|Photo: Willy Weyens|
Sydney’s Bruce Garland and Harry Suzuki are looking forward to a good night’s sleep after spending most of Day Four in their Isuzu D-MAX ute for one of the toughest days – so far – of the 2011 Dakar Rally.
Last night’s stage (Australian time) took competitors a total of 761km, from San Salvador de Jujuy, across the mountains to Calama in Chile. First up was a marathon 554km transport section before they actually reached the start of the timed competitive (special) stage, the first in the Atacama Desert. The special stage was 207km.
At the end of it all, the Sydney-based Dakar veterans (Car 322) discovered they had retained 19th place on the road, and are still first in their class.
They left the bivouac at San Salvador de Jujuy at first light to begin their long journey across the Andes Mountain range via the Paso de Jama, a testing 4800m above sea level. But despite the early start, Garland says there were still thousands of spectators lining the roads from the bivouac to the border, giving them the traditional Argentine ‘rock-star’ reception all the way.
“It’s been a long day,” he gasped with suitable emphasis, waiting in line to fill up with diesel after more than 12 hours on the road.
“No heroics today. It was all about survival! There was lots of bulldust and rocks on the stage which could have caused problems, so we just took it gently. A lot of buggies went past us because it was real buggy territory, but we live to fight another day and that’s important. There’s still a long way to go.

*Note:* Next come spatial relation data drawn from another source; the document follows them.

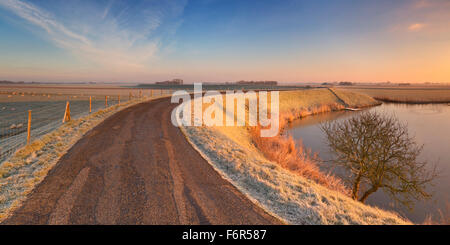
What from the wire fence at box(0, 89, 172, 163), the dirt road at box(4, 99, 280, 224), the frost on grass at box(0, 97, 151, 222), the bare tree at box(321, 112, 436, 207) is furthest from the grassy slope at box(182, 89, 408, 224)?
the wire fence at box(0, 89, 172, 163)

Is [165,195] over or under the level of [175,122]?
under

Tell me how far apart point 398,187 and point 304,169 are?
15.8 feet

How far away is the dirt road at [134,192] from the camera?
4387 millimetres

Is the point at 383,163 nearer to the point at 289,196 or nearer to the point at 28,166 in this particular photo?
the point at 289,196

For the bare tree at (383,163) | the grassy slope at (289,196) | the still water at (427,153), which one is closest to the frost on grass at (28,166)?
the grassy slope at (289,196)

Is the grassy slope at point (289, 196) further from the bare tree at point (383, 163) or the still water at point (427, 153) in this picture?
the still water at point (427, 153)

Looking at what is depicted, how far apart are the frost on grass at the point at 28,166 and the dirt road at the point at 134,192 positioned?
0.25 m

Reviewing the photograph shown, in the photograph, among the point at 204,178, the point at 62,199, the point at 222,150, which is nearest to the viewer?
the point at 62,199

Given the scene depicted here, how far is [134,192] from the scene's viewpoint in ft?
18.0

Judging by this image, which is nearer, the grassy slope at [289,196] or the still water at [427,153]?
the grassy slope at [289,196]

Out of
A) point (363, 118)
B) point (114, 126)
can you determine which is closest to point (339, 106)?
point (363, 118)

“We were up around 5000m above sea level during the transport stage, so it got a bit hard to breathe. Then the stage itself started at an altitude of 3800m, and of course it’s hot and you’re working hard in the car so it was really draining. Both the D-MAX and us were struggling!

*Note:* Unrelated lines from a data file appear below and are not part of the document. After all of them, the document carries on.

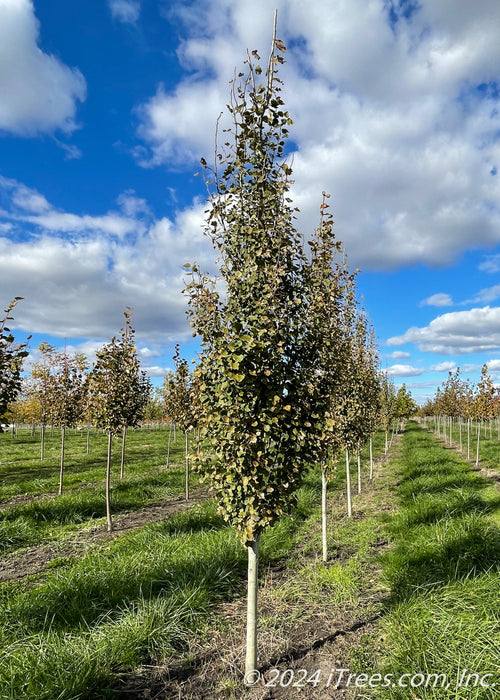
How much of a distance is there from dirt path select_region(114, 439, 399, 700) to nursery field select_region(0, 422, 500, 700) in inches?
0.6

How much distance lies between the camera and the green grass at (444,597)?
3.50 m

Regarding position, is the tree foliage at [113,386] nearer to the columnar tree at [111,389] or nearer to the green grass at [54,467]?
the columnar tree at [111,389]

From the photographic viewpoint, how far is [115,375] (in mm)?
8883

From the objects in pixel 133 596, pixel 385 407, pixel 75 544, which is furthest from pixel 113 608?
pixel 385 407

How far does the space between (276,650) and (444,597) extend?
1994 mm

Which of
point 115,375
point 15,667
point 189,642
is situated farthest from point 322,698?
point 115,375

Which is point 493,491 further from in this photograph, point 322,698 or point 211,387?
point 211,387

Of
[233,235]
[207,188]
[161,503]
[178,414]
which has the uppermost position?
[207,188]

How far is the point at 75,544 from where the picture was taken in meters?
7.95

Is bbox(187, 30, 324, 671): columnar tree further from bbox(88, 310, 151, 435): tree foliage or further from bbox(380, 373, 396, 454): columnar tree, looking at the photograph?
bbox(380, 373, 396, 454): columnar tree

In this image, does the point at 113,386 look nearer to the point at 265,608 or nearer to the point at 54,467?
the point at 265,608

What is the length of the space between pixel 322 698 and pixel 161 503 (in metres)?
8.59

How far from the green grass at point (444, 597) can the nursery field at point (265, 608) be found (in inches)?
0.7

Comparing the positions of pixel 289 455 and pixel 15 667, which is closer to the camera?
pixel 15 667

“We just took it as steadily as we could. We drank plenty of water and breathed slowly and that seemed to help. I’ve got a bit of a headache now, but it’s not too bad. Other than that, everything is fine. The D-MAX went well, all things considered, and we had no mechanical problems or any other issues.”
While today’s stage involved a border crossing, Garland says the formalities were actually done in the bivouac before they left, with Chilean officials making the journey across the mountains to check everyone’s paperwork.
“They’ve got a special passport stamp for Dakar competitors, with the Dakar logo on it, showing we’ve come into Chile but as competitors. It’s a cool thing to have.”
Last year’s winner, Carlos Sainz, continues to hold the lead in a factory backed VW while Isuzu Motorsports’ nearest rival – the factory backed BMW X3 of Stephan Schott (321) is now in 27th place outright.
Competitors are spending the night at Calama, a city in Chile’s Atacama Desert, situated 2260m above sea level. It is one of the driest cities in the world with average annual rainfall of just 5mm.
Tonight (Australian time), the Isuzu Motorsports crew will continue their run through the Atacama to an overnight halt at Iquique, on the Pacific coast. They will tackle a punishing 432km timed special stage which begins at over 3200m above sea level. It includes a lot of rough ground and sandy passes and finishes with a daunting 2.3km sandy descent towards the ocean and the stage finish.
The 2011 Dakar Rally began with a ceremonial start in Buenos Aires on New Year’s Day and will close there with the podium celebration on January 16, after travelling a total of 9618km of which 5020km is timed competitive sections (13 stages).
This is the third time the legendary endurance race has run in South America after terrorists forced the cancellation of the 2008 event in its traditional destination of Africa.
Garland and Suzuki’s best result was their first attempt in 2009: 11th outright, first ‘amateur’ (non-factory team), first diesel ute and first production chassis car. They were forced to withdraw at the end of Week One last year, after a freak incident in which a spare wheel dislodged and smashed the radiator.